PROVIDED TEXT:
::::::::

War or Peace?
World Entering Epochal Period of Geopolitical
Change
By F. William Engdahl
In a famous speech to the US Congress in March 1991, just
after the collapse of the Soviet Union and the US Gulf War victory over Saddam
Hussein’s Iraq, a triumphant US President George H.W. Bush proclaimed the dawn
of a “New World Order.” The term, with its ominous freemasonic connotations,
raised many an eyebrow and Bush never again publicly used the term. However,
what he meant became starkly clear to the world in the two decades following
the collapse of the Berlin Wall. Now that very US globalisation strategy is in
a shambles and the outlines of possible alternative orders are slowly emerging.
The US financial crisis that exploded on the world with a
vengeance in March 2007 was the beginning of the end of the Old New World Order
as Bush had envisioned in 1991, even though US elites were in denial of that
reality. The sole superpower after the end of the Cold War had embarked on a
quest of global empire disguised under the rubric of “globalisation.” The
Clinton presidency from 1992-2000 marked an era of financial deregulation
unprecedented since the 1930s. Big banks were set free from virtually all
restraints and became “Too Big to Fail” as a result. The Wall Street Gods of
Money knew they could literally “get away with murder” after their follies in
the 1997-98 Asia financial crisis, the 1998 Russian sovereign debt default and
the subsequent bank bailouts by the IMF and various governments. When Federal
Reserve chairman Alan Greenspan made it clear to Wall Street in 2002 after the
collapse of the dot.com stock bubble that the Fed would provide bank liquidity
in unprecedented volumes and encourage what Greenspan termed a “revolution in
finance,” the Big Wall Street banks responded like piranha devouring a bleeding
body.

::::::::

LISTING:
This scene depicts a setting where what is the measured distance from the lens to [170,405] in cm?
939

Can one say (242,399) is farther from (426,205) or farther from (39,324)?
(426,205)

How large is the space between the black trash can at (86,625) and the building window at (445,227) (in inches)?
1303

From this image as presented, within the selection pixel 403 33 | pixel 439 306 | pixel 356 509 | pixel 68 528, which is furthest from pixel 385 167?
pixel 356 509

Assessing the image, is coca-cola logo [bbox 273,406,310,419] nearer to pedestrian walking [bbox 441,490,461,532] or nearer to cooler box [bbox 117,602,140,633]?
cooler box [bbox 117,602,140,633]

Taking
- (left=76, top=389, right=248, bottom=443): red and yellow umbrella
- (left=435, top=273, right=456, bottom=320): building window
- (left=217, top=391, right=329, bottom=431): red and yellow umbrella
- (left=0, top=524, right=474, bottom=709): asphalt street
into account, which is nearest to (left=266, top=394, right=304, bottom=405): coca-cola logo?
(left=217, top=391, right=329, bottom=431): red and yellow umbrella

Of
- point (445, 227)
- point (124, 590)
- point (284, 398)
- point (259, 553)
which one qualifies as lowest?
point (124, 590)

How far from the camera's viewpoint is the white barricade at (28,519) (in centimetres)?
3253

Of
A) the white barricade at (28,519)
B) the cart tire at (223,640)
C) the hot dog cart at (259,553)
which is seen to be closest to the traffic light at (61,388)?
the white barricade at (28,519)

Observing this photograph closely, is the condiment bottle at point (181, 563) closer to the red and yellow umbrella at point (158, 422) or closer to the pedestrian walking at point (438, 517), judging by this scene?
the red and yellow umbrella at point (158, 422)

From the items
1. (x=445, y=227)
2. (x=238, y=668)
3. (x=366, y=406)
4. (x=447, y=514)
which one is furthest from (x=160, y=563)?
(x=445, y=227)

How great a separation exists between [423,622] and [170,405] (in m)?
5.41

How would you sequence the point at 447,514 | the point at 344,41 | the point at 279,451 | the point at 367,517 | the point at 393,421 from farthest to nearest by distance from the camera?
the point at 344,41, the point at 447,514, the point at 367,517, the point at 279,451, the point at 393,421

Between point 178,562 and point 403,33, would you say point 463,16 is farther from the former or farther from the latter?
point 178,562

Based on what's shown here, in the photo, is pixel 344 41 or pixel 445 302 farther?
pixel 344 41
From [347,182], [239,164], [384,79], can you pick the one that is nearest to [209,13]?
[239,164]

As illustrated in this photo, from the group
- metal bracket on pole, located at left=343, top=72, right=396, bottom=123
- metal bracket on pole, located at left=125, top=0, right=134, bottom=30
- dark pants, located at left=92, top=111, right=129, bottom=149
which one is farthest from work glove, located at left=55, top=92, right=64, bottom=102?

::::::::

REQUIREMENTS:
Reproduce the full article on geopolitical change, word for word.

SOLUTION FOR THIS TASK:
War or Peace?
World Entering Epochal Period of Geopolitical
Change
By F. William Engdahl
In a famous speech to the US Congress in March 1991, just
after the collapse of the Soviet Union and the US Gulf War victory over Saddam
Hussein’s Iraq, a triumphant US President George H.W. Bush proclaimed the dawn
of a “New World Order.” The term, with its ominous freemasonic connotations,
raised many an eyebrow and Bush never again publicly used the term. However,
what he meant became starkly clear to the world in the two decades following
the collapse of the Berlin Wall. Now that very US globalisation strategy is in
a shambles and the outlines of possible alternative orders are slowly emerging.
The US financial crisis that exploded on the world with a
vengeance in March 2007 was the beginning of the end of the Old New World Order
as Bush had envisioned in 1991, even though US elites were in denial of that
reality. The sole superpower after the end of the Cold War had embarked on a
quest of global empire disguised under the rubric of “globalisation.” The
Clinton presidency from 1992-2000 marked an era of financial deregulation
unprecedented since the 1930s. Big banks were set free from virtually all
restraints and became “Too Big to Fail” as a result. The Wall Street Gods of
Money knew they could literally “get away with murder” after their follies in
the 1997-98 Asia financial crisis, the 1998 Russian sovereign debt default and
the subsequent bank bailouts by the IMF and various governments. When Federal
Reserve chairman Alan Greenspan made it clear to Wall Street in 2002 after the
collapse of the dot.com stock bubble that the Fed would provide bank liquidity
in unprecedented volumes and encourage what Greenspan termed a “revolution in
finance,” the Big Wall Street banks responded like piranha devouring a bleeding
body.